Par comparaison, les guides de conformité que nous avons rédigés pour le Japon et Hongkong font état de cadres de surveillance des émetteurs relativement établis, tandis que la Corée ressemble davantage au Japon de 2023 : un projet de loi est en cours d’élaboration, mais pas encore adopté. Pour les utilisateurs de cartes USDT, le risque majeur à cette étape n’est pas l’« interdiction », mais la possibilité que « les règles soient introduites à tout moment ». Conserver les relevés de transaction et alimenter son compte via des exchanges conformes reste donc la posture la plus prudente.
Jalons à surveiller
- Calendrier législatif coréen sur les stablecoins : observer si le parlement soumet un projet de loi dédié aux stablecoins au second semestre 2026 — cela déterminera directement si le PoC de KB peut passer en phase commerciale.
- Annonce éventuelle d’une ouverture grand public par KB : après un PoC, l’étape suivante est généralement un pilote avec un réseau limité de commerçants. Si KB annonce un réseau de commerçants partenaires, le stablecoin en monnaie locale sera considéré comme réellement déployé.

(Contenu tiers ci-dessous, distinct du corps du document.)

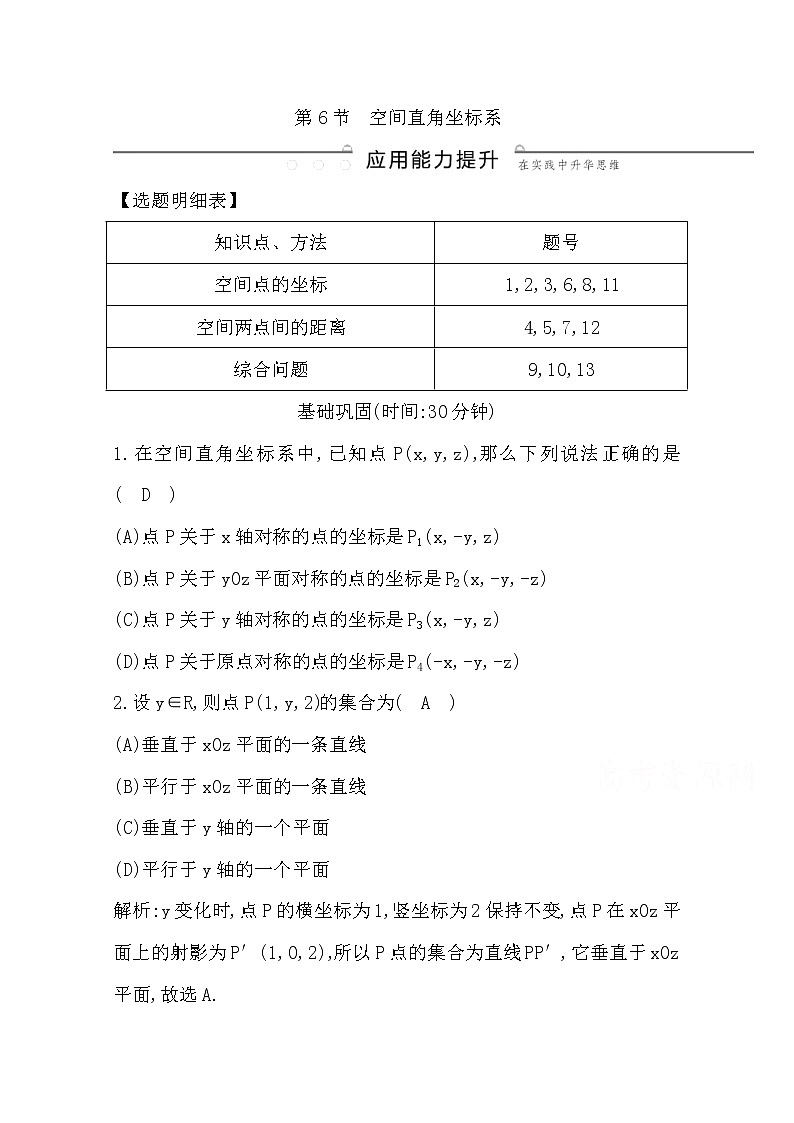 第 6 节　空间直角坐标系

应用能力提升 在实践中升华思维

【选题明细表】

| 知识点、方法 | 题号 |
|---|---|
| 空间点的坐标 | 1,2,3,6,8,11 |
| 空间两点间的距离 | 4,5,7,12 |
| 综合问题 | 9,10,13 |

基础巩固(时间:30分钟)

1.在空间直角坐标系中,已知点 P(x,y,z),那么下列说法正确的是(　D　)

(A)点 P 关于 x 轴对称的点的坐标是 $P_1$(x,-y,z)

(B)点 P 关于 yOz 平面对称的点的坐标是 $P_2$(x,-y,-z)

(C)点 P 关于 y 轴对称的点的坐标是 $P_3$(x,-y,z)

(D)点 P 关于原点对称的点的坐标是 $P_4$(-x,-y,-z)

2.设 y∈R,则点 P(1,y,2)的集合为(　A　)

(A)垂直于 xOz 平面的一条直线

(B)平行于 xOz 平面的一条直线

(C)垂直于 y 轴的一个平面

(D)平行于 y 轴的一个平面

解析:y 变化时,点 P 的横坐标为 1,竖坐标为 2 保持不变,点 P 在 xOz 平面上的射影为 P′(1,0,2),所以 P 点的集合为直线 PP′,它垂直于 xOz 平面,故选 A.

- Données on-chain de Kaia : en tant que blockchain sous-jacente de ce pilote, l’évolution des volumes de règlement traités par Kaia est un indicateur observable de la dynamique de cette piste (voir site officiel de Kaia).
- Politique de dépôt des cartes USDT étrangères : surveiller si les autorités financières coréennes imposent de nouvelles exigences sur les dépôts en stablecoins étrangers parallèlement à l’avancée du stablecoin en monnaie locale.
Recommandations éditoriales
Les utilisateurs coréens détenteurs d’une Bybit Card, OKX Card ou autre carte virtuelle USDT n’ont aucune action à entreprendre — cette actualité n’affecte pas vos dépôts, vos dépenses ni votre plafond en cours.
Les utilisateurs coréens qui envisagent de demander une carte U pour la première fois : la démarche reste possible dans les conditions habituelles, mais nous recommandons de fixer vos canaux de dépôt sur des exchanges conformes et de conserver l’intégralité de vos relevés, afin d’être en règle si des exigences réglementaires venaient à être introduites ultérieurement. Notre guide de sélection de carte pour les utilisateurs coréens propose une comparaison détaillée des options disponibles.
Lecteurs intéressés par le stablecoin en monnaie locale en tant que tel : l’importance de cet événement réside dans sa « direction » plutôt que dans son « état actuel » — il constitue un signal d’accélération de la formalisation des stablecoins en Corée, mais le stablecoin KRW de KB ne peut ni recharger votre OKX Card, ni être accessible aux particuliers pour l’instant. Le considérer comme un thermomètre mesurant la température réglementaire coréenne — et non comme un produit immédiatement utilisable — est la lecture la plus juste.